After a month of procedural wrangling, intense lobbying, heavy campaigning and frantic late night negotiations, the Arms Trade Treaty conference came to a frayed inconclusive end last Friday as skeptical states like China, Russia, Venezuela, North Korea and Cuba, joined by the United States, called for more time to complete what they saw as an incomplete draft.
While disappointed, activists from the civil society campaign Control Arms beleive that by showing up in New York City and engaging in good faith negotiations, the majority of states are beginning to accept the norm stigmatizing the transfer of arms to those who abuse human rights and violate humanitarian law. They are winning the discursive victory, changing the global conversation about the human cost of the market in weapons.
“If there is one thing that has been gained from the Arms Trade Treaty negotiations this month, it is the clarity that there is an unflinching determination by the majority of the world’s nations to ban the transfer of weapons when there’s a substantial risk of human rights and humanitarian law violations,” Thomas Nash and Matthew Bolton, members of the International Committee for Robot Arms Control (ICRAC), said in a statement for the disarmament advocacy group Article 36. “Even without adoption of the treaty, this norm has been advanced by these negotiations over the past month.”

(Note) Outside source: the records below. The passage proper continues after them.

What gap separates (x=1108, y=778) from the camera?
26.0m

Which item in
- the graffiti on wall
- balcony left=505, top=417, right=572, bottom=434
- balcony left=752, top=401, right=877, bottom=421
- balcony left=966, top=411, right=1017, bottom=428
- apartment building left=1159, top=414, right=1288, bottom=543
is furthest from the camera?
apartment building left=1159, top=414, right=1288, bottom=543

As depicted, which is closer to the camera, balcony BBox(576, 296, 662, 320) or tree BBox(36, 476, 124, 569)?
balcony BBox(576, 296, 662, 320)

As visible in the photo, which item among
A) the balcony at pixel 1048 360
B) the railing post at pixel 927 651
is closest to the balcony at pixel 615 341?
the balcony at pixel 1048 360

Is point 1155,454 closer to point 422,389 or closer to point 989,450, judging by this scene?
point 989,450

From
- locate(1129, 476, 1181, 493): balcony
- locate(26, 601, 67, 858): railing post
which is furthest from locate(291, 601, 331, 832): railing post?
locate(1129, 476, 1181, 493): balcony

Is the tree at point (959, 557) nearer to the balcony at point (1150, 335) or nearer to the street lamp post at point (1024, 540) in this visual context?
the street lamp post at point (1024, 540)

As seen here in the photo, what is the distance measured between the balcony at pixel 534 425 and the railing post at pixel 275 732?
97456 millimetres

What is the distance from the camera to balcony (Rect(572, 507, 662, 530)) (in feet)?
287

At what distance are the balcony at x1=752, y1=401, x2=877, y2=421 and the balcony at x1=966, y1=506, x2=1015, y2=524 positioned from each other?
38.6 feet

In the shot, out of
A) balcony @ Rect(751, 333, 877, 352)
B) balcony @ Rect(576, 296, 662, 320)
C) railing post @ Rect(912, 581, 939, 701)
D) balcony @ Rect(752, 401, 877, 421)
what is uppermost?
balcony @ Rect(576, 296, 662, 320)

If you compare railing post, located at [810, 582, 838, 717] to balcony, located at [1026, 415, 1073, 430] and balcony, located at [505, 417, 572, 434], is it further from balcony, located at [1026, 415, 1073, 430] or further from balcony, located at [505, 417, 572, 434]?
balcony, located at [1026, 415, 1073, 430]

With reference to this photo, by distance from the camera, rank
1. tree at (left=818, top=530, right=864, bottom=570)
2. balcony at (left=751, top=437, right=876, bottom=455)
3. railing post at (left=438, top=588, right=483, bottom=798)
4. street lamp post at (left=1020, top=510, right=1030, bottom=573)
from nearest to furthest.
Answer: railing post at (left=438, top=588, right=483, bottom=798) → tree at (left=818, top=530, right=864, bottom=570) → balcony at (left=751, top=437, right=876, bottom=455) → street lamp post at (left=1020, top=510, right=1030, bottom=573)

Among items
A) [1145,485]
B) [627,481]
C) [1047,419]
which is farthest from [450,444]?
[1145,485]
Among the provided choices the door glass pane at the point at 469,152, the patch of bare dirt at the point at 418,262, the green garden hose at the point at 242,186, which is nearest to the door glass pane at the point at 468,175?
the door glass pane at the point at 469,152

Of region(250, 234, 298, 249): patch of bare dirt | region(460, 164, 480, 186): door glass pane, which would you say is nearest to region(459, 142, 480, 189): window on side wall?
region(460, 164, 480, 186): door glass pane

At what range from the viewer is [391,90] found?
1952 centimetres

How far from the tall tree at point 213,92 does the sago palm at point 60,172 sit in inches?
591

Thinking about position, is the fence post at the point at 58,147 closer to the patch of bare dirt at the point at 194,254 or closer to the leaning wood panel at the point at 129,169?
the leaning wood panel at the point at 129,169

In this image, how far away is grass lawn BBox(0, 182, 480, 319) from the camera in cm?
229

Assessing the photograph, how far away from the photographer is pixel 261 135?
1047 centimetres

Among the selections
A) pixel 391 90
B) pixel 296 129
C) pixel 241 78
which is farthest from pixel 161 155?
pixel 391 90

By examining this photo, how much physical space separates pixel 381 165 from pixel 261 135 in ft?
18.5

Nash and Bolton have followed the negotiations closely for this past month and advocated for strong provisions on “unmanned” and robotic weapons to be included in the Treaty.
Control Arms was similarly defiant. “The fight to end the illegal and irresponsible arms trade goes on,” they declared in a statement to the media. “The lack of agreement on a final text was disappointing but not the end of the story. In spite of today’s lack of agreement, momentum is gathering for an international and legally-binding treaty to bring the arms trade under control.”